### Prompt
All the data below needs to be retyped exactly as shown.

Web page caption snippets
•••

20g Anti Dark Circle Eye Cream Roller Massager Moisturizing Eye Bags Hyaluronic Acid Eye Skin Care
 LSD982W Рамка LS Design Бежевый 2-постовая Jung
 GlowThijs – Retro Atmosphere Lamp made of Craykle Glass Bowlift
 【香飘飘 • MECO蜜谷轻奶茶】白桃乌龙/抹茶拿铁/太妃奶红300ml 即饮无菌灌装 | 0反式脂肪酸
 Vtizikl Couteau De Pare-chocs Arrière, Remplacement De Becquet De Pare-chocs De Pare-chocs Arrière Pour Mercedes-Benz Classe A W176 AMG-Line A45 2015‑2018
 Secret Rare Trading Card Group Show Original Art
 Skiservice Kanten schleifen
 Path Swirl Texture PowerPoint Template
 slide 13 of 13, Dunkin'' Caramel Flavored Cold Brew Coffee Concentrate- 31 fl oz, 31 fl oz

•••

### Solved exercise
20g Anti Dark Circle Eye Cream Roller Massager Moisturizing Eye Bags Hyaluronic Acid Eye Skin Care
 LSD982W Рамка LS Design Бежевый 2-постовая Jung
 GlowThijs – Retro Atmosphere Lamp made of Craykle Glass Bowlift
 【香飘飘 • MECO蜜谷轻奶茶】白桃乌龙/抹茶拿铁/太妃奶红300ml 即饮无菌灌装 | 0反式脂肪酸
 Vtizikl Couteau De Pare-chocs Arrière, Remplacement De Becquet De Pare-chocs De Pare-chocs Arrière Pour Mercedes-Benz Classe A W176 AMG-Line A45 2015‑2018
 Secret Rare Trading Card Group Show Original Art
 Skiservice Kanten schleifen
 Path Swirl Texture PowerPoint Template
 slide 13 of 13, Dunkin'' Caramel Flavored Cold Brew Coffee Concentrate- 31 fl oz, 31 fl oz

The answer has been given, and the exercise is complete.